* _CONSIGNE_
Selon l'article sur le portefeuille nucléaire de la Société Générale, combien de tranches sont en construction en Asie ?

La Société Générale crée un portefeuille d’actifs dédié au nucléaire - Sfen

La Société Générale crée un portefeuille d’actifs dédié au nucléaire

Publié le 15 novembre 2022
  • financement

La banque d’investissement du groupe Société Générale a créé un panier d’actions d’entreprises asiatiques, américaines, et européennes comprenant industriels et énergéticiens du secteur nucléaire civil. Un symbole du dynamisme de ce secteur. Peu de valeurs françaises sont cependant présentes.

Après une phase d’atonie des commandes et une défiance politique, la filière nucléaire connaît depuis quelques années un renouveau porté par les enjeux de défis climatiques, de souveraineté énergétique et de sécurité d’approvisionnement. Certains pays occidentaux, qui imaginaient se passer de l’atome, engagent même des revirements politiques liés à la prolongation de réacteurs.

De nombreux pays construisent ou prévoient de construire des réacteurs, en particulier en Asie. 56 tranches sont actuellement en construction dans 18 pays. L’Asie en compte 35, l’Europe centrale et orientale 13. La Chine totalise à elle seule 18 réacteurs en construction. Ce dynamisme de la filière porte aussi sur l’émergence de nouveaux concepts de réacteurs (4ème génération) et l’essaimage des startups du nucléaire.

* _DONNÉES ENREGISTRÉES_
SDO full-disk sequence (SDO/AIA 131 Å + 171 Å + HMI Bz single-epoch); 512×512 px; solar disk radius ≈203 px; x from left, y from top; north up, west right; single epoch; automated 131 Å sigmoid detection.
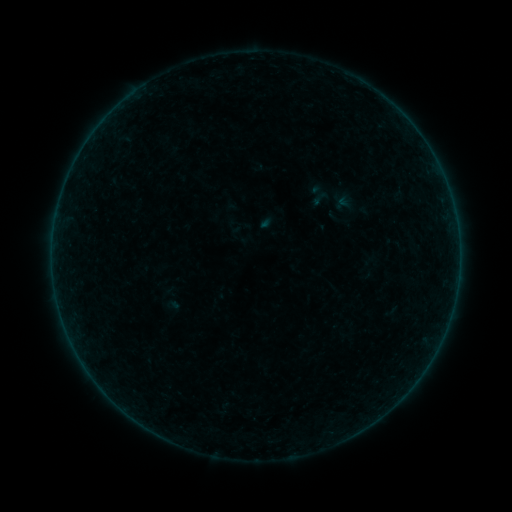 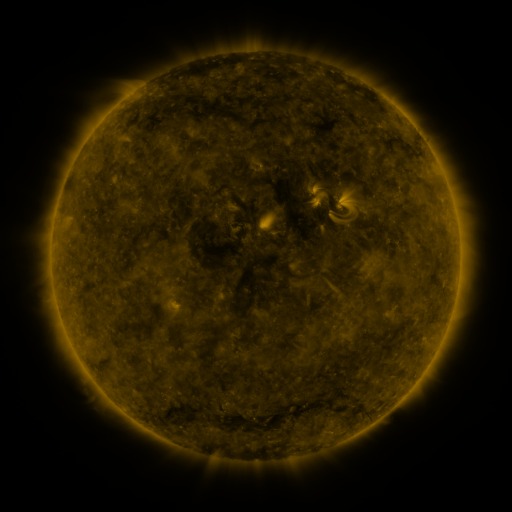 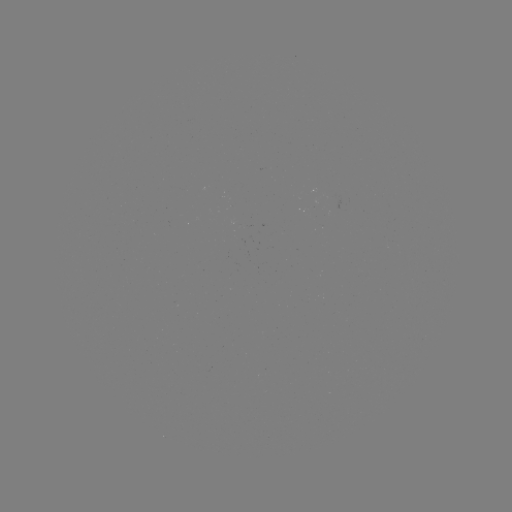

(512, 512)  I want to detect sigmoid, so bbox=[308, 188, 332, 208].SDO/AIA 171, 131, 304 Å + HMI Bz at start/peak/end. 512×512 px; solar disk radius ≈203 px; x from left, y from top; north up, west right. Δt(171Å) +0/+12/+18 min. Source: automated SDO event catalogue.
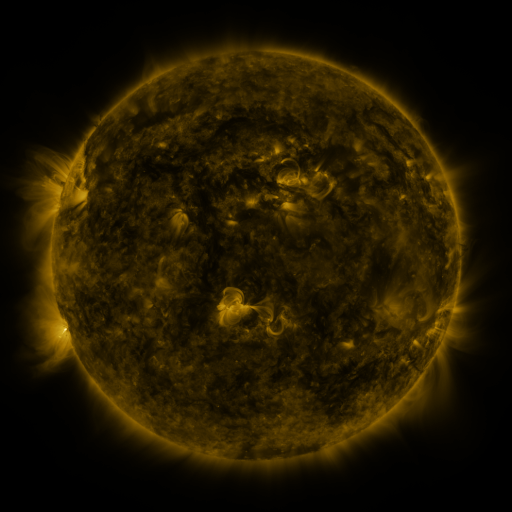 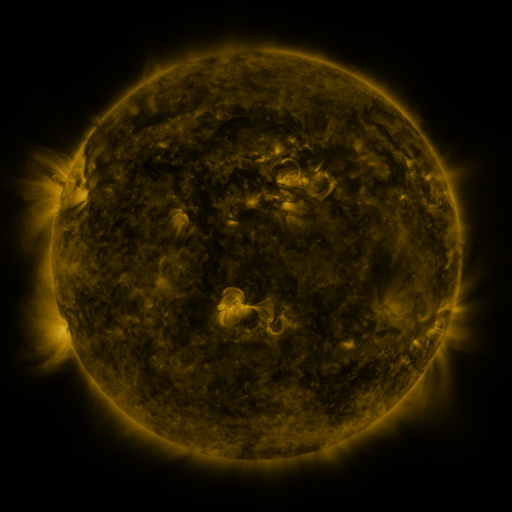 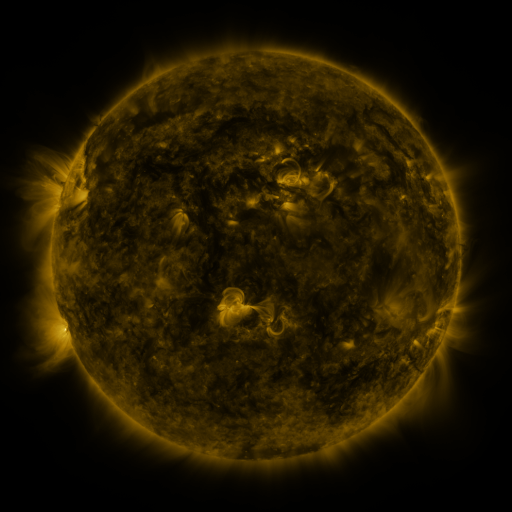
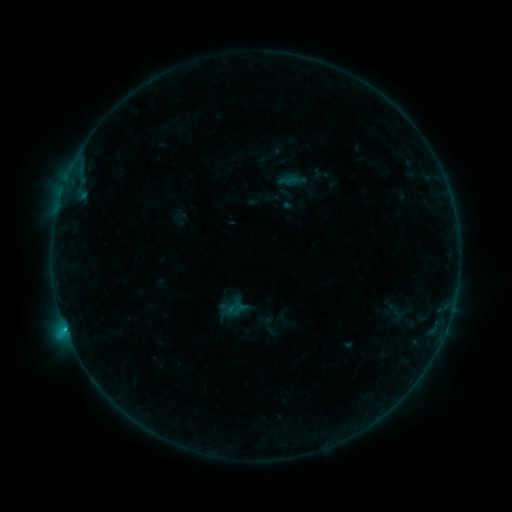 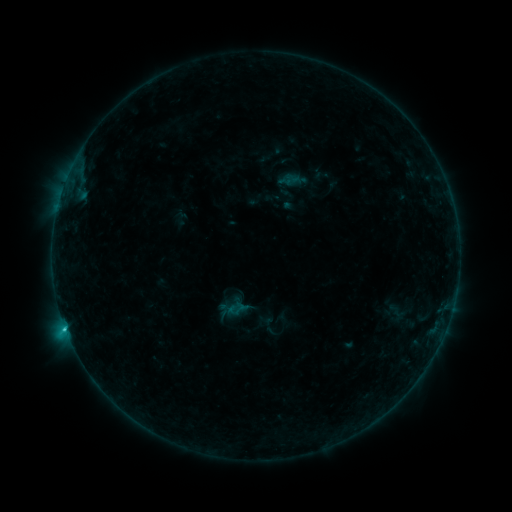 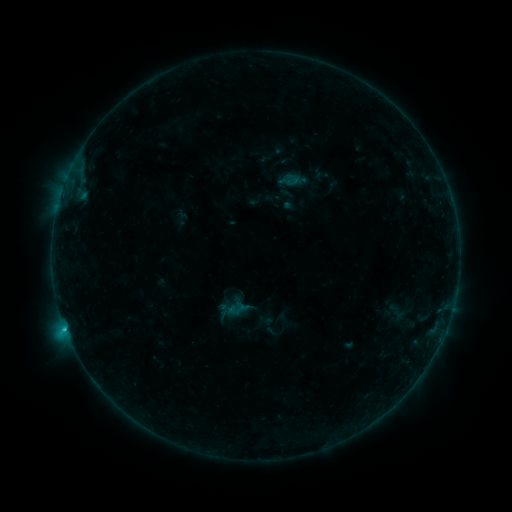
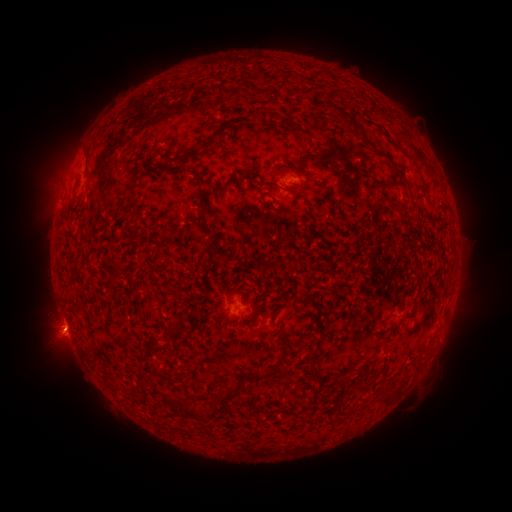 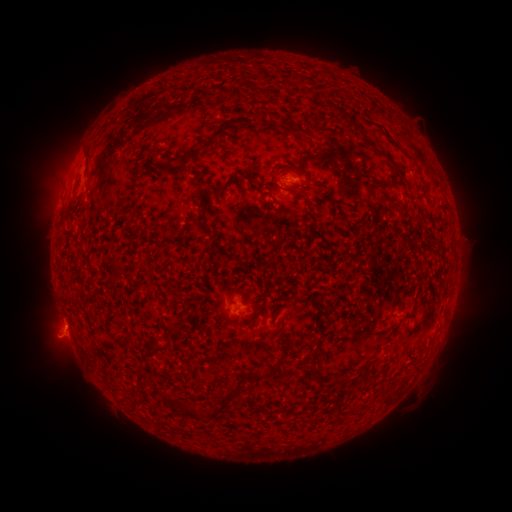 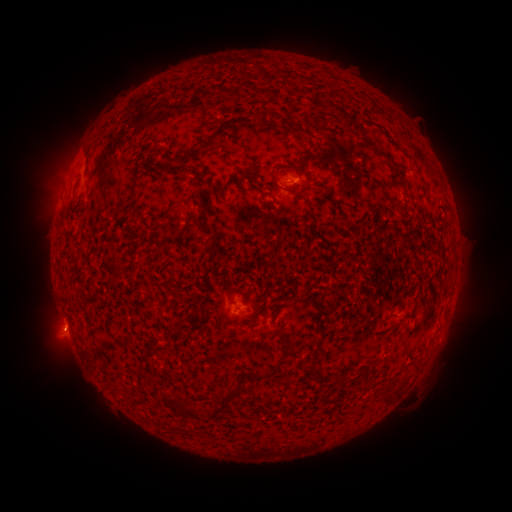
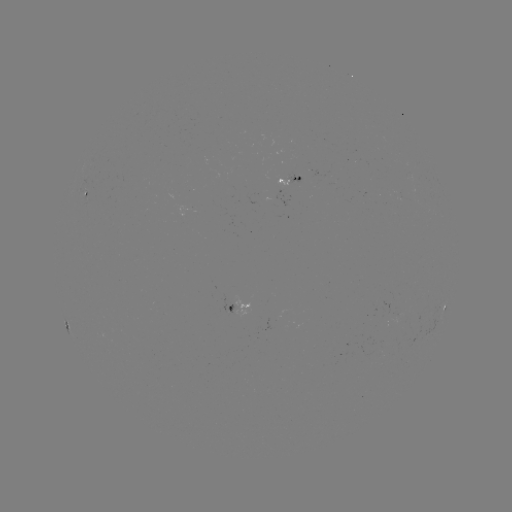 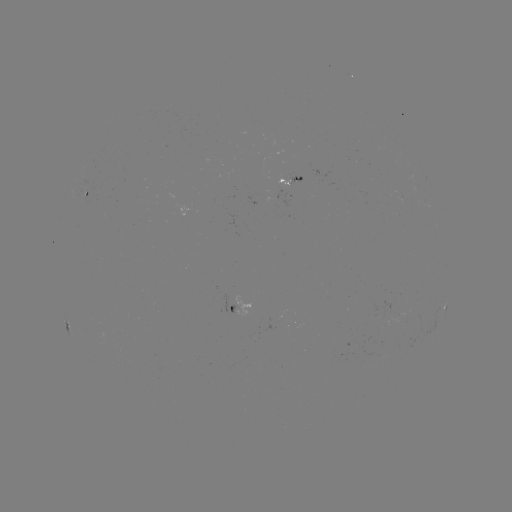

* _RÉPONSE COMPLÈTE_
L'Asie compte 35 tranches en construction.